RAW DATA START
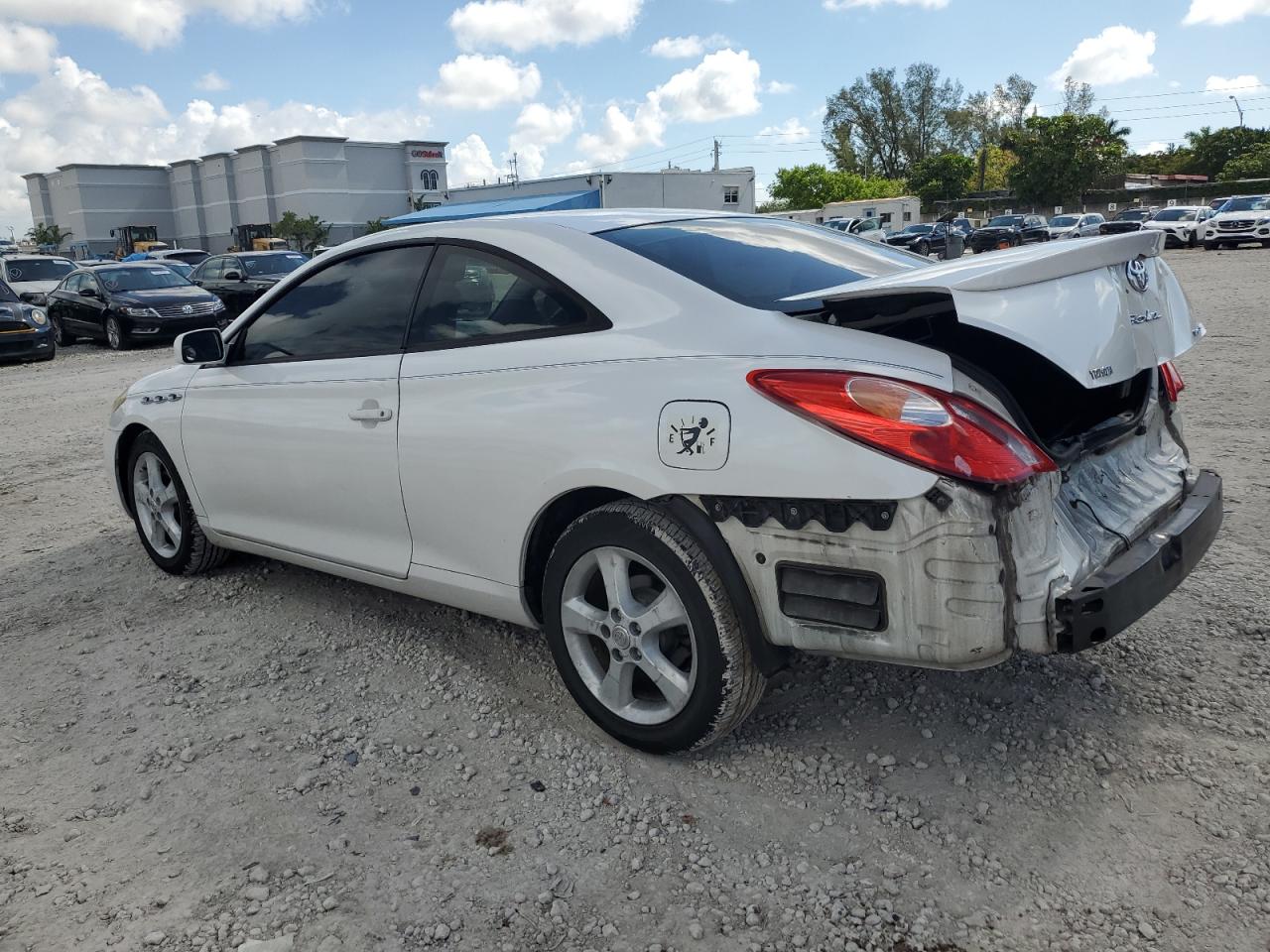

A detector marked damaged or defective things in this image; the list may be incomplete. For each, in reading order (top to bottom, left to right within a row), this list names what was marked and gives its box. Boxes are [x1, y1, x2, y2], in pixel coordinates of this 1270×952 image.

damaged rear of car [696, 229, 1218, 669]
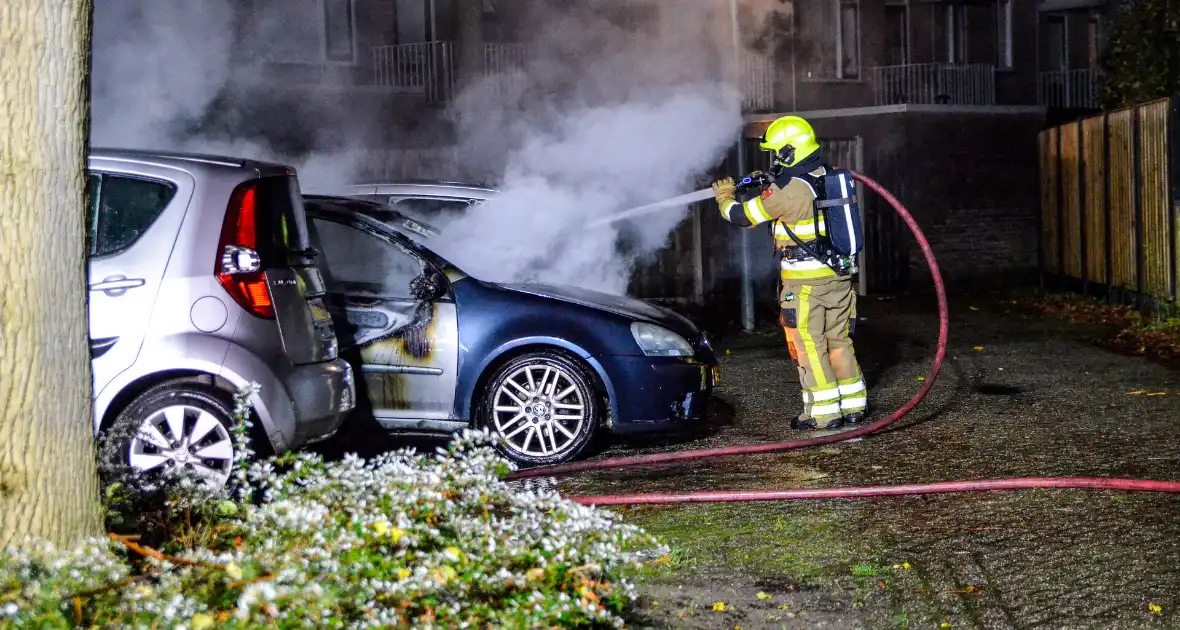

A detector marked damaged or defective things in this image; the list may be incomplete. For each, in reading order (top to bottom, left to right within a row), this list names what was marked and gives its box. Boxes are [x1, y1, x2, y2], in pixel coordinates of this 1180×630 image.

damaged vehicle [302, 195, 720, 466]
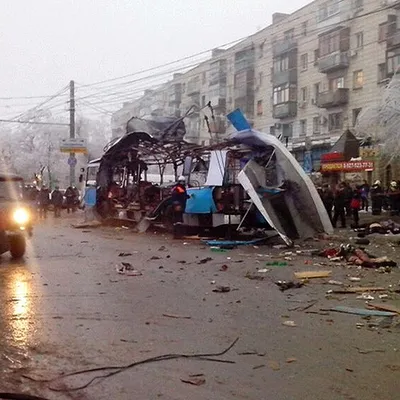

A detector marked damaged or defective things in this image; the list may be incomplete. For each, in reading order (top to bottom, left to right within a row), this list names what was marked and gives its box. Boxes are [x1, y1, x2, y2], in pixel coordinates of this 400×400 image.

shattered bus interior [93, 113, 332, 244]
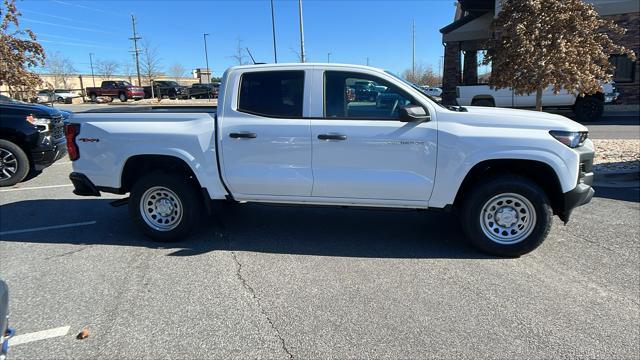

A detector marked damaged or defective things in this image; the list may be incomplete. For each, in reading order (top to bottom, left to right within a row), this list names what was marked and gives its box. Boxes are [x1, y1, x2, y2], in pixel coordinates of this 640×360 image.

pavement crack [229, 246, 294, 358]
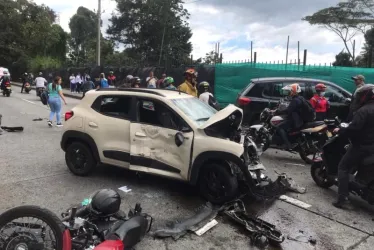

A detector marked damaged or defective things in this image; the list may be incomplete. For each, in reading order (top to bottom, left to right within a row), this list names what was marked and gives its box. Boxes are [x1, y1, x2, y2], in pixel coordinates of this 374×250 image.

crushed car door [130, 98, 193, 180]
damaged white suv [61, 88, 266, 203]
shattered car window [170, 96, 216, 126]
overturned motorcycle [248, 98, 330, 165]
overturned motorcycle [0, 189, 153, 250]
wrecked motorcycle part [153, 201, 221, 240]
wrecked motorcycle part [221, 199, 284, 244]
RAW DATA END
▶ _TASK_
Please print exactly the lines running from the line with "this 640×360 image." through the final line of the material, and nothing more. Keep pictures out.

▶ _RESULT BELOW_
A detector marked damaged or defective things in this image; the list may be incomplete. For each, in reading order (top to bottom, left to right within a row), this list names what was marked and gives its box. Boxes are [x1, y1, x2, y2], in pixel coordinates of this 640×360 image.

pavement crack [229, 246, 294, 358]

A detector marked damaged or defective things in this image; the list may be incomplete. For each, in reading order (top to bottom, left to right within a row), this list names what was marked and gives its box. Boxes are [x1, y1, x2, y2], in pixel coordinates of this 374×250 image.

crushed car door [130, 98, 193, 180]
damaged white suv [61, 88, 266, 203]
shattered car window [170, 96, 216, 126]
overturned motorcycle [248, 98, 330, 165]
overturned motorcycle [0, 189, 153, 250]
wrecked motorcycle part [153, 201, 221, 240]
wrecked motorcycle part [221, 199, 284, 244]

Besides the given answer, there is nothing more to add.